Today is considered the final day for Democrats and Republicans to agree on a plan that would need pass before Thanksgiving in order to avoid automatic spending cuts to Defense and social programs.
"It's not that Washington is inherently gridlocked,” the former Speaker contended. “It is that the current players are behaving in the current way are inherently gridlocked. It's partially president's fault, partially Congress's fault, but it's a mess.”
He added, "They were trying to break out of the mess by being, in my judgment, even dumber -- that is creating a committee of 12 picked by the political leadership to magically get in a room to come up something that 535 couldn't solve. It's profoundly the wrong direction.... It's a major reason I am running for president.”

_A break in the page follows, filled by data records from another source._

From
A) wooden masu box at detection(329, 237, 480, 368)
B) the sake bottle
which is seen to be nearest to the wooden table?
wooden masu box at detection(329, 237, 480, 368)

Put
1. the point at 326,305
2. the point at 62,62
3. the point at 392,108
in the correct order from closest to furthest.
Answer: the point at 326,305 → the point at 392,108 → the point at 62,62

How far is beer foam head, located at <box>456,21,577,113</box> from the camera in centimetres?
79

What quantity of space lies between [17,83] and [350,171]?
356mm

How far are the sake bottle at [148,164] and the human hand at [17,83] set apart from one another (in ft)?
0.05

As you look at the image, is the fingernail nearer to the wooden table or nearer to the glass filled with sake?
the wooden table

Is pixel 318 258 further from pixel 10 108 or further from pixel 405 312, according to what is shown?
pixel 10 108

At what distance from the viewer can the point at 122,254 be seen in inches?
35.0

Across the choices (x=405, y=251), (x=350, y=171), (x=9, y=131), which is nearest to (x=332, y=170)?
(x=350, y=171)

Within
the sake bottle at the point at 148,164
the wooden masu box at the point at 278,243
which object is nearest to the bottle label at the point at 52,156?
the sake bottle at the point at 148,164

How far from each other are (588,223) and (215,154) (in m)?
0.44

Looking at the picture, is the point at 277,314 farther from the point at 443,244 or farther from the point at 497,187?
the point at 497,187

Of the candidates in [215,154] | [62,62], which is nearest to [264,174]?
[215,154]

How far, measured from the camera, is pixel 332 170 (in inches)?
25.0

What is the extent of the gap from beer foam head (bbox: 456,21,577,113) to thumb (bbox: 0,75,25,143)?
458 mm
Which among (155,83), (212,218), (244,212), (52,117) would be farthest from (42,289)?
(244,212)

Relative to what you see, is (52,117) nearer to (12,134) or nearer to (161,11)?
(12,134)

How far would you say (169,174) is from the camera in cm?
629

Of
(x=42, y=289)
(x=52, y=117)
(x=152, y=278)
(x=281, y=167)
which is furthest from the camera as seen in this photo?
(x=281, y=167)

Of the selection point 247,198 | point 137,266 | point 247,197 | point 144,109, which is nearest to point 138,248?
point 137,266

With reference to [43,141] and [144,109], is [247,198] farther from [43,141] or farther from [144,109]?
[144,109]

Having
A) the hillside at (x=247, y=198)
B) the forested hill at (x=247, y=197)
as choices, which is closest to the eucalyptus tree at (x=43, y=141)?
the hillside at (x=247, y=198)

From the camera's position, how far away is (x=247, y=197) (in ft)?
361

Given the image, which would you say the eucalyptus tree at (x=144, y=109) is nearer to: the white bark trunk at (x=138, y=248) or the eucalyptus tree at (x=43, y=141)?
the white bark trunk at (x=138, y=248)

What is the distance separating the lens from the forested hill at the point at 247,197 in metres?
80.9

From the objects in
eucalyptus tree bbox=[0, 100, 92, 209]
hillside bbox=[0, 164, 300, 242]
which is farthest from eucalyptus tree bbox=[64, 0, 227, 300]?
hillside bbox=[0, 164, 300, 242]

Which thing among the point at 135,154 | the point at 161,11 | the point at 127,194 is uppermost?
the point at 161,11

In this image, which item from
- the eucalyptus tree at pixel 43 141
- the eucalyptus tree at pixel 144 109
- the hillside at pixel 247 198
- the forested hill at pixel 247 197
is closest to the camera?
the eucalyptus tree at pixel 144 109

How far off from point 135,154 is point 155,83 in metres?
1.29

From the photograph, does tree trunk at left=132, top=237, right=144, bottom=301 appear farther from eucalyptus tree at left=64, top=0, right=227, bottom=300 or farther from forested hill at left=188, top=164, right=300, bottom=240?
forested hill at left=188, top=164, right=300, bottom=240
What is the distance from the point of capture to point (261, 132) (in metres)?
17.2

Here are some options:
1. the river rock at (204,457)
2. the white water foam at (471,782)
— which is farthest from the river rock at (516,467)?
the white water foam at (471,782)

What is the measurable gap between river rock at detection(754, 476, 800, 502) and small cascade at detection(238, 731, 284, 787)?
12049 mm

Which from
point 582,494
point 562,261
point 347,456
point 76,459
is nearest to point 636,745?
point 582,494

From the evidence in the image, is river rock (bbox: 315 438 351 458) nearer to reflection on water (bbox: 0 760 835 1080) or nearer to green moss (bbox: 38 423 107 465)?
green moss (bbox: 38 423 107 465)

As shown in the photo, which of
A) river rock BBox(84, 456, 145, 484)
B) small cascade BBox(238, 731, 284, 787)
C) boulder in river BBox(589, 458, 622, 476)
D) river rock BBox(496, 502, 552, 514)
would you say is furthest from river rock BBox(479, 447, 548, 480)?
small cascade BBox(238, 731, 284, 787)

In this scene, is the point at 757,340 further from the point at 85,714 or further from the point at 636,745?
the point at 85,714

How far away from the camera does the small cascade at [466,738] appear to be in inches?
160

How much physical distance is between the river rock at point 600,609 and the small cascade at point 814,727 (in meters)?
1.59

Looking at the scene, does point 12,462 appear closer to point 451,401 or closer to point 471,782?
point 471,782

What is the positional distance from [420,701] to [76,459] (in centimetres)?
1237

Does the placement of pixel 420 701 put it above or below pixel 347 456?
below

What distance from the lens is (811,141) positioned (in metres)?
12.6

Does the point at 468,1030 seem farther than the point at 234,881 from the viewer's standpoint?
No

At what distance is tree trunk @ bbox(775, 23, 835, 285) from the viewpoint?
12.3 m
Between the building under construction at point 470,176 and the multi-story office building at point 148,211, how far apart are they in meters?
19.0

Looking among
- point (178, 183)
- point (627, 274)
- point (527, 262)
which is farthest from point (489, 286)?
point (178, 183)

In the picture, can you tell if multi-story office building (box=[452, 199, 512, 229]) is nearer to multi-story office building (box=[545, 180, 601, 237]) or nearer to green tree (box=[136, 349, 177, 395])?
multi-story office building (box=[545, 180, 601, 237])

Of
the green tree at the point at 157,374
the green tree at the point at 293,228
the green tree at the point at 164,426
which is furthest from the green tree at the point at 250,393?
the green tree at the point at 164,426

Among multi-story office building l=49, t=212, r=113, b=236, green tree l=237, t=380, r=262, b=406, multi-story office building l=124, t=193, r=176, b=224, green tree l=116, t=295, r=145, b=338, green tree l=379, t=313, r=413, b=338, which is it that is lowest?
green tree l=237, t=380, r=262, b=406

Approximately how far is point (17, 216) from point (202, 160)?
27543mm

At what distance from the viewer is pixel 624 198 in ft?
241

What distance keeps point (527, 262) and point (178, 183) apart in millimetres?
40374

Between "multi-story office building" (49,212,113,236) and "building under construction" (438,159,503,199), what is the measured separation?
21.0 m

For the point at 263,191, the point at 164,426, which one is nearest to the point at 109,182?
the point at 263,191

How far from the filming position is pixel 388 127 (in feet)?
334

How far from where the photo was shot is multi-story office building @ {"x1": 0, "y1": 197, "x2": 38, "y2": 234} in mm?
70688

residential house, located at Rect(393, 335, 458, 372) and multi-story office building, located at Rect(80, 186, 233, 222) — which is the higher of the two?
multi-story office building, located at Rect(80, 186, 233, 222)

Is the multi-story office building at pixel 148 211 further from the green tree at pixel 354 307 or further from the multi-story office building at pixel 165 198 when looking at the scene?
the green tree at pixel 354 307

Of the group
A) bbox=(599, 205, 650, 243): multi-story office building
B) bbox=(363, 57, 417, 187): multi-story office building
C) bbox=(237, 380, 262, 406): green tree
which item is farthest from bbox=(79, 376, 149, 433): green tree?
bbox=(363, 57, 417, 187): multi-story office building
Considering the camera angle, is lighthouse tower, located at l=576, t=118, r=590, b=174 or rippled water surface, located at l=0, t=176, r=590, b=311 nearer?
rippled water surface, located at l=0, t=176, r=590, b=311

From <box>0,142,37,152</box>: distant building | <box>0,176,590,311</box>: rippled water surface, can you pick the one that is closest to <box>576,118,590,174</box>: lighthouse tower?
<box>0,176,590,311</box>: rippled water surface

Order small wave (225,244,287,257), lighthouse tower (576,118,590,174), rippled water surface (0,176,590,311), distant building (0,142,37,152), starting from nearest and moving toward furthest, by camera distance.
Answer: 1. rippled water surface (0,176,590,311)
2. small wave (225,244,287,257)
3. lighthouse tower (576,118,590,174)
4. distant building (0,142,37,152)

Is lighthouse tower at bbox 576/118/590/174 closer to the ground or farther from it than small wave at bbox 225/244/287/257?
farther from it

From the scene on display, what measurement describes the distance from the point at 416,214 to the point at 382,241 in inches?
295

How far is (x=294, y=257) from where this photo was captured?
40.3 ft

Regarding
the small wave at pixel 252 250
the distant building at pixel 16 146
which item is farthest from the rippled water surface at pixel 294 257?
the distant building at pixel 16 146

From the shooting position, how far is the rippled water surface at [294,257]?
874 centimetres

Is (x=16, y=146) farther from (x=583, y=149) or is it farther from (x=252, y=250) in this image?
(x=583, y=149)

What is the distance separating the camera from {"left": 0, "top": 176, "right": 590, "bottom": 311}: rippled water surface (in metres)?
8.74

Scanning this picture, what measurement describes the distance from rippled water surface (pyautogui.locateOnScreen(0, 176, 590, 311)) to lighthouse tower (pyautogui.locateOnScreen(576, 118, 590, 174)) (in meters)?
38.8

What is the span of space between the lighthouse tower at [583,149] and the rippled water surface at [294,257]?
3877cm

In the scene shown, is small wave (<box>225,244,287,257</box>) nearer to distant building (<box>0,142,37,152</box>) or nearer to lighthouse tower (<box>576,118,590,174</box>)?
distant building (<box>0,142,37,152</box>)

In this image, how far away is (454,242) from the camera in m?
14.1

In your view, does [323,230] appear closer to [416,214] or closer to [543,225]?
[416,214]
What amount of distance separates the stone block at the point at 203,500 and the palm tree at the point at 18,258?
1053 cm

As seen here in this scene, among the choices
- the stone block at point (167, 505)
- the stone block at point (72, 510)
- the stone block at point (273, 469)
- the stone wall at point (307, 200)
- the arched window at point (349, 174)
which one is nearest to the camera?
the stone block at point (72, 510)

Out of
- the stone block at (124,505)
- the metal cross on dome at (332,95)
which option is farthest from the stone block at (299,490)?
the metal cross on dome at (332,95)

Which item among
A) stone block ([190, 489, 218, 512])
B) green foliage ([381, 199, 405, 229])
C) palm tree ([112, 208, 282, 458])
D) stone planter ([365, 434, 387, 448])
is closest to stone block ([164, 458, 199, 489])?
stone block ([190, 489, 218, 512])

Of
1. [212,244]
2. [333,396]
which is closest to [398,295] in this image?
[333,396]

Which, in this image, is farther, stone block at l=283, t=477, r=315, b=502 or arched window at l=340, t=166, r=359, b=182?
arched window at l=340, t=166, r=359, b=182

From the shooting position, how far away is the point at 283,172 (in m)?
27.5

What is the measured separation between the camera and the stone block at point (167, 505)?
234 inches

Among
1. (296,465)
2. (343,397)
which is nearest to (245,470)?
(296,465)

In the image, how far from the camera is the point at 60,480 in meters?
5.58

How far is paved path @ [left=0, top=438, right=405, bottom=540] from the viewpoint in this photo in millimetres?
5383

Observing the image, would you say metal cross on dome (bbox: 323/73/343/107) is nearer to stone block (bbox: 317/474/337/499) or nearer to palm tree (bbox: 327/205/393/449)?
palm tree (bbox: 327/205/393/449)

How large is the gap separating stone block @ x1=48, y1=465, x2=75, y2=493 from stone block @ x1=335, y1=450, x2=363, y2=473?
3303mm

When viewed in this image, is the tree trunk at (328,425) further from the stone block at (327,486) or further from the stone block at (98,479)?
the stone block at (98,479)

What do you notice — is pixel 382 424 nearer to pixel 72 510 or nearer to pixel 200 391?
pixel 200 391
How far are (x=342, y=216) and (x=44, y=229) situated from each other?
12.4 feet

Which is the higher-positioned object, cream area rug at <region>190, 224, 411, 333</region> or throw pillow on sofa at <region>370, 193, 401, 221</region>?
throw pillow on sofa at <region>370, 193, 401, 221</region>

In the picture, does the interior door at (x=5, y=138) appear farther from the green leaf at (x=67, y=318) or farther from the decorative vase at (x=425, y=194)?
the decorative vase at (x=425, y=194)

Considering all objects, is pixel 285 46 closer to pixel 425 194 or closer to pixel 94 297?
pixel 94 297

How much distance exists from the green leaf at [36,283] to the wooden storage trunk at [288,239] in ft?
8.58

As for what he would propose if he were in office, Gingrich was unclear. He said he encourages every subcommittee to revisit their budgets and cut spending, and he does not support repealing the Bush tax cuts.
"I'm in favor of not raising any taxes on an economy that has 9% unemployment," he said. "The reason is simple -- we know how to create jobs."
Gingrich, whose campaign team quit on him months ago and was low on resources, has ridden his debate performances -- and benefited from the stumbles of rivals -- to higher poll numbers both nationally and in New Hampshire. Today, he attempted to distinguish himself from the rest of the GOP field and make a general-election argument focused on those debate performances.
"If you stop and ask yourself, 'It's October of 2012, we get to the debates -- who do you want to have debate Obama to draw clarity between the various lies he will be telling and the truth?'” Gingrich said. “And I think most people end up thinking I'm a better debater than my friends are.”
Gingrich also slammed Obama on spending and leadership, calling his administration "a 16-year-old with the first credit-card kind of problem."
On immigration, Gingrich quipped, "FedEx and UPS track 24 million packages…. They allow you to track them at no extra cost. The federal government cannot currently find a million people," he said to laughter. "FedEx and UPS can track packages while they're moving; the federal government can't find people when they're sitting still! My policy is send everybody a package."